Dans le cadre de nos recherches, nous avons constaté que les attitudes négatives des shérifs envers les immigrants sont statistiquement corrélées aux politiques anti-immigrés de leurs bureaux. Par exemple, les shérifs ayant des attitudes plus négatives sont plus susceptibles d’avoir une politique officielle de vérification du statut d’immigration des victimes et des témoins d’actes criminels. Cette relation s’est maintenue même après avoir contrôlé l’influence potentielle d’autres facteurs tels que l’esprit politique et la part de la population née dans le pays d’origine du shérif.
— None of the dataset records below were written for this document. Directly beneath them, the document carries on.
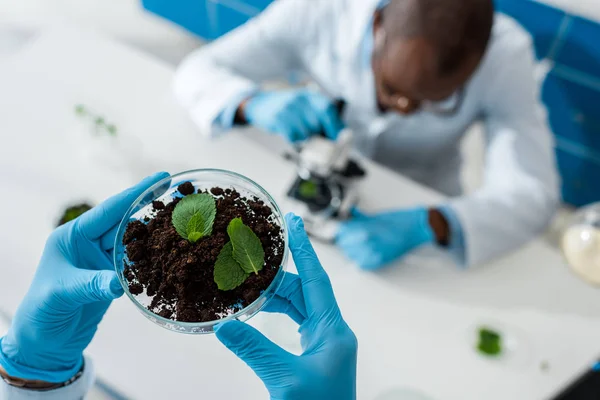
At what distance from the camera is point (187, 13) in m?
3.15

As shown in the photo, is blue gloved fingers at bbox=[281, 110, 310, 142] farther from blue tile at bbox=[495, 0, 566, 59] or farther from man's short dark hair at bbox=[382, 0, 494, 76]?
blue tile at bbox=[495, 0, 566, 59]

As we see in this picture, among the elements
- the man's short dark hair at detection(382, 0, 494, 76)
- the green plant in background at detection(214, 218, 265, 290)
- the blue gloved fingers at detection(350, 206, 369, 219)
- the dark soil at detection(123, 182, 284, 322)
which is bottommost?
the blue gloved fingers at detection(350, 206, 369, 219)

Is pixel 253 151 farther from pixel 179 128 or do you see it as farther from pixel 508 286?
pixel 508 286

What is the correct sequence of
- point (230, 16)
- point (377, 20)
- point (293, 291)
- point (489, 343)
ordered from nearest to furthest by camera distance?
1. point (293, 291)
2. point (489, 343)
3. point (377, 20)
4. point (230, 16)

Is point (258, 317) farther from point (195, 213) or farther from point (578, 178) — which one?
point (578, 178)

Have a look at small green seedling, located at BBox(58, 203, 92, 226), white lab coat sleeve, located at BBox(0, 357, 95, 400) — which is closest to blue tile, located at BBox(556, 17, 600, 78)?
small green seedling, located at BBox(58, 203, 92, 226)

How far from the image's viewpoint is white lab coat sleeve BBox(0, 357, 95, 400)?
108 centimetres

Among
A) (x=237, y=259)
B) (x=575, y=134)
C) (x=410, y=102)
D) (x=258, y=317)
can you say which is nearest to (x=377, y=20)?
(x=410, y=102)

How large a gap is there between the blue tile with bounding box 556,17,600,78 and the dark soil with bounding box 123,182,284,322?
1810 mm

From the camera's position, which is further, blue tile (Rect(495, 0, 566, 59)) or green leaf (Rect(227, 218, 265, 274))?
blue tile (Rect(495, 0, 566, 59))

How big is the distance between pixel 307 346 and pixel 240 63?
50.9 inches

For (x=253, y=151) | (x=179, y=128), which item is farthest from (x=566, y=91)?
(x=179, y=128)

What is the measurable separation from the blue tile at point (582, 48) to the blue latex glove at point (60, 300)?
1.87 metres

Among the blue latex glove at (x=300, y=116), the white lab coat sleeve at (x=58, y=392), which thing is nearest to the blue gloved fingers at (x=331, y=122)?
the blue latex glove at (x=300, y=116)
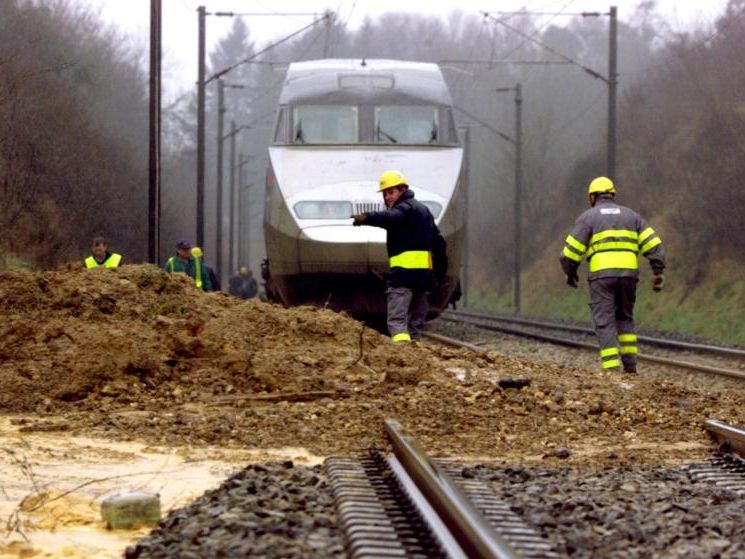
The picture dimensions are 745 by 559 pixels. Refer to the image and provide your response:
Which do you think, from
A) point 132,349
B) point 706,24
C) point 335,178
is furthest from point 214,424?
point 706,24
De même, comme nous le montrons dans notre livre, les shérifs aux opinions racistes étaient moins susceptibles de nous signaler que leurs adjoints avaient été formés pour réduire les préjugés raciaux et ethniques dans le contrôle du code de la route. Ce problème est un problème dans le comté de Portage, selon la NAACP locale, qui a publié en 2023 un rapport affirmant que le bureau du shérif cible injustement les conducteurs noirs.
La politique joue un rôle
Depuis son premier message, Zuchowski s’est défendu sur les réseaux sociaux en écrivant :
« Si les citoyens du comté de Portage veulent élire un individu qui a soutenu l’ouverture des frontières (que j’ai personnellement visité deux fois !) et qui a négligé d’appliquer les lois de notre pays… alors c’est leur prérogative. Les élections ont des conséquences. Cela étant dit… je crois que ceux qui votent pour des individus aux politiques libérales doivent accepter la responsabilité de leurs actes ! Je suis un homme de loi… pas un politicien ! »
Malgré les affirmations de Zuchowski, il est bel et bien un homme politique. Comme d’autres shérifs aux États-Unis, il a été élu par les électeurs. Il a été candidat républicain en 2020 et se présente à la réélection en 2024.
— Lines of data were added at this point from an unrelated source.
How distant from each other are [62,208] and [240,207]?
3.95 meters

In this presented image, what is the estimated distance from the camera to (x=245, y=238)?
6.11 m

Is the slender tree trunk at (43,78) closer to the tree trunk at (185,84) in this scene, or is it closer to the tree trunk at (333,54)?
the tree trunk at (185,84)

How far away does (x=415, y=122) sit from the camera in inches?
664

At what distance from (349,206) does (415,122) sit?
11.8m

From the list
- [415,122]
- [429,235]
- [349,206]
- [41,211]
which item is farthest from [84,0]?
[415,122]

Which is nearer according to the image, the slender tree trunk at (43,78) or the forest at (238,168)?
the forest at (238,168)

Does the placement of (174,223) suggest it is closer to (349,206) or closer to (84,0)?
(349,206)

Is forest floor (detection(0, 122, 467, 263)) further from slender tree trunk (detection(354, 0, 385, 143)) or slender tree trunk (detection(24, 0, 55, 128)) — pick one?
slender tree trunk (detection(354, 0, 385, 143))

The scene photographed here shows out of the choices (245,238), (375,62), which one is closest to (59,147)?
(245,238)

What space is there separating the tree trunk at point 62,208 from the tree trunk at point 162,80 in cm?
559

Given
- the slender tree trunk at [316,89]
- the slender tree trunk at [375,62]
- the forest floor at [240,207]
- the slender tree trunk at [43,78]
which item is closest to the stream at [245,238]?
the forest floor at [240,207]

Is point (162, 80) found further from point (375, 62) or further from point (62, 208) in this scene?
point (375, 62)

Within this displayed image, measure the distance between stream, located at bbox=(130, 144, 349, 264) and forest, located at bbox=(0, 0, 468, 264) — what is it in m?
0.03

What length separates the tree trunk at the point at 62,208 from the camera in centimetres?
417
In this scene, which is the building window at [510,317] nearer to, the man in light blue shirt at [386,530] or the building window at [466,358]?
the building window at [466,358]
Comme les shérifs de tout le pays, Zuchowski avait une vaste expérience dans le domaine de l’application de la loi, notamment en travaillant au bureau du shérif du comté de Portage avant de se présenter à la tête du bureau. Nous avons constaté que plus de 85 % des shérifs ont travaillé pour le shérif précédent avant de se présenter aux élections. Et comme la plupart des autres shérifs, Zuchowski est un républicain blanc. Nous et d’autres constatons que plus de 90 % des shérifs sont blancs et plus de 98 % sont des hommes.
Partout aux États-Unis, les shérifs demanderont cet automne leur soutien aux électeurs pour rester en poste. Dans la plupart des comtés, ces élections ne sont pas compétitives : les shérifs se présentent généralement sans opposition ou contre des candidats faibles.
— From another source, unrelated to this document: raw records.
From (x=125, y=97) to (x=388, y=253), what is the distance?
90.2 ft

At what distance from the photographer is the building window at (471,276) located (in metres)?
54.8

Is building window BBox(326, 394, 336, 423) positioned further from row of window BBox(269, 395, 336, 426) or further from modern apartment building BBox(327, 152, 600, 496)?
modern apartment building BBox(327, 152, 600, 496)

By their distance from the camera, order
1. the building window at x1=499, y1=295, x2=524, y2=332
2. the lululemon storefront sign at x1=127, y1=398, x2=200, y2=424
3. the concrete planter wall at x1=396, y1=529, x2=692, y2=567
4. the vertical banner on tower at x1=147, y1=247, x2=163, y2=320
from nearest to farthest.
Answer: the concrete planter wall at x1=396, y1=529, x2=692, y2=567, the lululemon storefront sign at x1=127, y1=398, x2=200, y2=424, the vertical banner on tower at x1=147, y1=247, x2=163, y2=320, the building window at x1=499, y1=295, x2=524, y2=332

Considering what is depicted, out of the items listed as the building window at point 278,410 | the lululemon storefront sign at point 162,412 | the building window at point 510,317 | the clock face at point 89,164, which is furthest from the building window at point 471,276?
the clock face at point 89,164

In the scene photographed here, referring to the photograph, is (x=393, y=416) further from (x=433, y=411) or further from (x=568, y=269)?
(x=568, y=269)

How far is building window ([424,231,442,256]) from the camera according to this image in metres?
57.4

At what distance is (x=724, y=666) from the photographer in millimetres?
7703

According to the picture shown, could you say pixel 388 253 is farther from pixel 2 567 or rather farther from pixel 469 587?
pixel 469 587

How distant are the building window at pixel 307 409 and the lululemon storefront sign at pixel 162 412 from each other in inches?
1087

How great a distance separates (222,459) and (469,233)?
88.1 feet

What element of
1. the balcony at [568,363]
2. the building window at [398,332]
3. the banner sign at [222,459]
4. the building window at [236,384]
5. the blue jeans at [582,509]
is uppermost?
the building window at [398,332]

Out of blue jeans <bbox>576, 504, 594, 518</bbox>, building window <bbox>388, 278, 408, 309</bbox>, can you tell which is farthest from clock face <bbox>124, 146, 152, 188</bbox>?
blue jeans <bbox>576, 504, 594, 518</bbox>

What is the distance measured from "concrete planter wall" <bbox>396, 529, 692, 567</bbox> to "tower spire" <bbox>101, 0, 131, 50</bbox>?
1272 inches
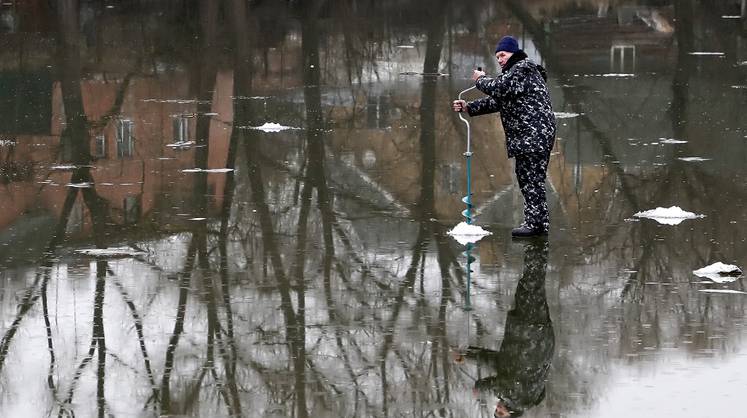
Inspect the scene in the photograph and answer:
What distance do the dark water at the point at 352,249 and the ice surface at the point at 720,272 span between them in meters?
0.16

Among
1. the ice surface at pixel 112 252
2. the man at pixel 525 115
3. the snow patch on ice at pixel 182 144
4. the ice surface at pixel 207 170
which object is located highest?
the man at pixel 525 115

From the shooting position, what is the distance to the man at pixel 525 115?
10.8 meters

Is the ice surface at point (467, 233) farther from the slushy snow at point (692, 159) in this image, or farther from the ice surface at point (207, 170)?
the slushy snow at point (692, 159)

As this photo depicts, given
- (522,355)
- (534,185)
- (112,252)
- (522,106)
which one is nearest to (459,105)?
(522,106)

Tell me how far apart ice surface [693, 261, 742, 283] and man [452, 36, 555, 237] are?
1.62 metres

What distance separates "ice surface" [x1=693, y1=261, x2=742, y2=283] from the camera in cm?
955

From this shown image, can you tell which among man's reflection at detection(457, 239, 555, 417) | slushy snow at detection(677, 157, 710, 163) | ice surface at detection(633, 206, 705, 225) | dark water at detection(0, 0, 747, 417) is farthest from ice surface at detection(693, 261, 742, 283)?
slushy snow at detection(677, 157, 710, 163)

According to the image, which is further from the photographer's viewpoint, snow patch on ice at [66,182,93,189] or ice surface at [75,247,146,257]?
snow patch on ice at [66,182,93,189]

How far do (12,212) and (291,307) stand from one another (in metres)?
4.18

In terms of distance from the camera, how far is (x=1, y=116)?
61.0 ft

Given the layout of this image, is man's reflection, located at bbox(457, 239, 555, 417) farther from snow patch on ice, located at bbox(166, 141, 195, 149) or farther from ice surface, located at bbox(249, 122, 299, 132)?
ice surface, located at bbox(249, 122, 299, 132)

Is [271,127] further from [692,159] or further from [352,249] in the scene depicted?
[352,249]

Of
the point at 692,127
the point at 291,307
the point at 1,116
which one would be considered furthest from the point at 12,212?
the point at 692,127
Le comté de Portage est une exception à cet égard. La première élection de Zuchowski a été une course acharnée pour un siège ouvert, et il doit faire face à un adversaire dans sa tentative de réélection aux élections de 2024. Son adversaire démocrate, Jon Barber, est également un homme blanc ayant une formation dans le domaine des forces de l’ordre.
Mais le site de campagne de Barber met en lumière un autre défi commun aux électeurs : comment choisir un bon shérif. Son site met l’accent sur la transparence, la responsabilité et la police de proximité, sans évoquer l’immigration. Les électeurs ne reçoivent pas de message clair sur les différences de fond qui pourraient exister entre les deux candidats.
Les commentaires de Zuchowski auront-ils de l’importance pour les électeurs ? Ailleurs dans le pays, les électeurs ont réélu des shérifs qui avaient tenu des propos racistes et anti-immigrés.